🤖 AI Summary
To address the low 6D pose estimation accuracy for textureless objects under complex illumination, this paper proposes GS2POSE—the first differentiable rendering framework for 6D pose estimation that incorporates 3D Gaussian splatting. Our method establishes a pose-differentiable Gaussian rendering pipeline, enabling end-to-end pose regression via Lie algebra parameterization. It jointly optimizes pose and illumination-dependent color parameters to enhance lighting robustness, and introduces a bundle adjustment–style iterative optimization strategy to improve geometric consistency. Evaluated on T-LESS, LineMOD-Occlusion, and LineMOD, GS2POSE achieves absolute ADD(-S) improvements of 1.4%, 2.8%, and 2.5%, respectively, outperforming state-of-the-art methods. Key contributions include: (1) pioneering the differentiable modeling of 3D Gaussian splatting for 6D pose estimation; and (2) enabling co-optimization of pose and illumination parameters, balancing accuracy and generalizability.
📝 Abstract
Accurate 6D pose estimation of 3D objects is a fundamental task in computer vision, and current research typically predicts the 6D pose by establishing correspondences between 2D image features and 3D model features.
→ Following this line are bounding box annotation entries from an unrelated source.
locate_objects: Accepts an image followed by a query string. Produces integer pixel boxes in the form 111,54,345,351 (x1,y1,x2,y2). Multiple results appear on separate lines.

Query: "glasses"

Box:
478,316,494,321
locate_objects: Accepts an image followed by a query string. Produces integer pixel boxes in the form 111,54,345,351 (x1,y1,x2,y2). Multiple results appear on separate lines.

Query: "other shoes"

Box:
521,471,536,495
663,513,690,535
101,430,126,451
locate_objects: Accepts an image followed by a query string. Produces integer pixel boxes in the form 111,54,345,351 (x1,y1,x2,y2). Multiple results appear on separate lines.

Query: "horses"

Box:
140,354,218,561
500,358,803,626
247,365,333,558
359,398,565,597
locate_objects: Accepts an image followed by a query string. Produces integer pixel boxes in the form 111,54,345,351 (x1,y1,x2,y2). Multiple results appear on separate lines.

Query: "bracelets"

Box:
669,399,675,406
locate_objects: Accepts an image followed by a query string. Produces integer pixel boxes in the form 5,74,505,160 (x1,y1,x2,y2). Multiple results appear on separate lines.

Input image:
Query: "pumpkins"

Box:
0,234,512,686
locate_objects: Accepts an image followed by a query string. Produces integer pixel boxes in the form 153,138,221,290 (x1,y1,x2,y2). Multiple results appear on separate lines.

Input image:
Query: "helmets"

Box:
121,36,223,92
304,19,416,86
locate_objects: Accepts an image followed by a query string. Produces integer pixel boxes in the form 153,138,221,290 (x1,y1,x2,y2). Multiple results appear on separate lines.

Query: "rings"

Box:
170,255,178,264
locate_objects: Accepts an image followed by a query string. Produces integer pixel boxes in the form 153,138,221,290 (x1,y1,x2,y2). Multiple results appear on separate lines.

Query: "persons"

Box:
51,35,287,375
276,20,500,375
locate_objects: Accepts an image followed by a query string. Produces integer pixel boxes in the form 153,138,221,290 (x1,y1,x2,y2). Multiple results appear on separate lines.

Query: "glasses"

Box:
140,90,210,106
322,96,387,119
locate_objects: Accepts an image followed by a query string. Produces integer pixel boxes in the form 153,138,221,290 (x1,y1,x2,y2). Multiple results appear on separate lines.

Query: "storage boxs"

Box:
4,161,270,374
However, these methods often face difficulties with textureless objects and varying illumination conditions. To overcome these limitations, we propose GS2POSE, a novel approach for 6D object pose estimation. GS2POSE formulates a pose regression algorithm inspired by the principles of Bundle Adjustment (BA). By leveraging Lie algebra, we extend the capabilities of 3DGS to develop a pose-differentiable rendering pipeline, which iteratively optimizes the pose by comparing the input image to the rendered image. Additionally, GS2POSE updates color parameters within the 3DGS model, enhancing its adaptability to changes in illumination. Compared to previous models, GS2POSE demonstrates accuracy improvements of 1.4%, 2.8% and 2.5% on the T-LESS, LineMod-Occlusion and LineMod datasets, respectively.